Irland will mit Deutschland bei grünem Wasserstoff zusammenarbeiten
Der irische Klima- und Umweltminister Eamon Ryan und der Parlamentarische Staatssekretär bei der Bundesministerin für Bildung und Forschung Mario Brandenburg haben am Mittwoch eine gemeinsame Erklärung zur Zusammenarbeit bei der Produktion von grünem Wasserstoff unterzeichnet.
Der irische Klima- und Umweltminister Eamon Ryan und der Parlamentarische Staatssekretär bei der Bundesministerin für Bildung und Forschung Mario Brandenburg haben am Mittwoch eine gemeinsame Erklärung zur Zusammenarbeit bei der Produktion von grünem Wasserstoff unterzeichnet.
„Dies ist ein Vertrauensbeweis in Irlands Energiepotenzial und insbesondere in unsere Fähigkeit, grünen Wasserstoff aus unseren Energieüberschüssen zu produzieren“, sagte Ryan.
„Unsere Windressourcen gehören zu den besten der Welt. Wasserstoff ist eine der besten Möglichkeiten, diese Ressourcen zu nutzen und sie mit europäischen Partnern, einschließlich Deutschland, zu teilen“, fügte er hinzu.
Grüner Wasserstoff ist ein Energieträger, der zur Dekarbonisierung der europäischen Industrie beitragen soll, unter anderem als Brennstoff für schwer zu elektrifizierende Sektoren, als Rohstoff und als Energiespeicherlösung.
Das Verfahren nutzt die Elektrolyse zur Herstellung von Wasserstoff aus erneuerbaren Energien und Wasser. Diese gespeicherte Energie könnte dann an einen anderen Ort transportiert und dort genutzt werden. Die Erzeugung erfordert jedoch einen erheblichen Energieaufwand.
Deutschland ist ein Nettoimporteur von Energie und wird dies auch in absehbarer Zukunft bleiben.

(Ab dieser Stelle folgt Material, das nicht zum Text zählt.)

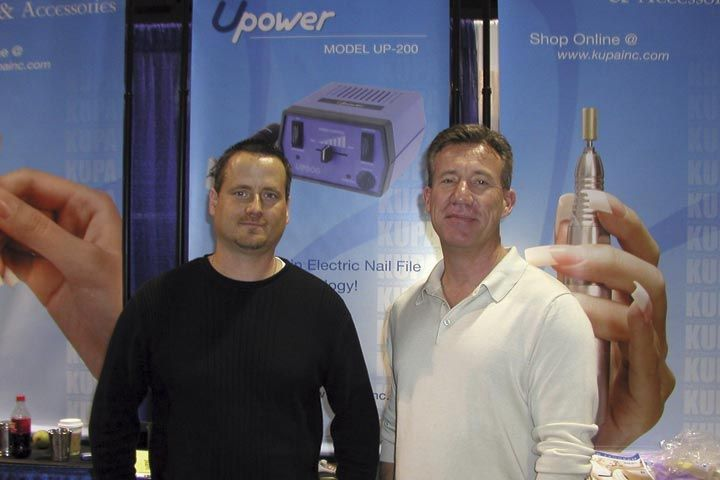 <p>Chris Stevens (left), sales manager, and Richard Hurter, marketing director, take a break from working the Kupa booth to pose for a snapshot.</p>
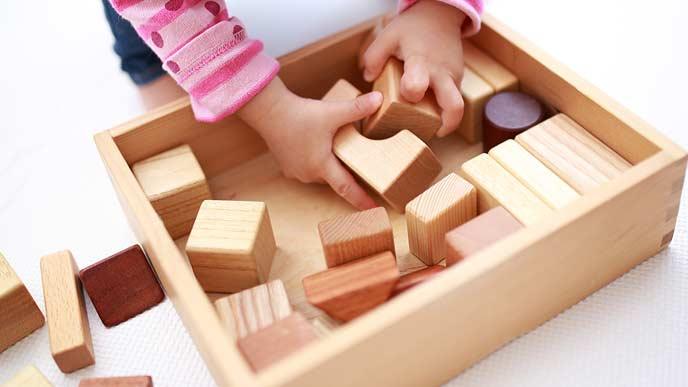 木製の積み木ブロックを箱から出す幼児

Die Wasserstoffstrategie des Landes geht davon aus, dass es bis 2030 nur 20-30 Prozent seines Wasserstoffbedarfs selbst erzeugen kann, sodass es auf der Suche nach Partnern für Importe ist.
„Deshalb sind Forschungspartnerschaften mit Ländern mit reichlich erneuerbaren Energiequellen wie Irland so wichtig für Deutschland und die EU insgesamt“, sagte Brandenburg.
„Die Ergebnisse dieser Zusammenarbeit zwischen Irland und Deutschland werden dazu beitragen, die Energiewende in der EU zu beschleunigen und die Energiesicherheit in Europa zu erhöhen“, fügte er hinzu.
Irland ist inzwischen einer der europäischen Spitzenreiter bei der Erzeugung von Offshore-Windenergie. Die Ausschöpfung des vollen Potenzials dieser Ressource könnte nach Ansicht der irischen Regierung eine große Chance für die Erzeugung von grünem Wasserstoff darstellen.
Dublin hat bereits ein Ziel von fünf Gigawatt Offshore-Energie bis 2030 festgelegt. Das Land arbeitet an einer nationalen Wasserstoffstrategie und will weitere zwei Gigawatt Offshore-Windenergie für die Wasserstoffproduktion einsetzen.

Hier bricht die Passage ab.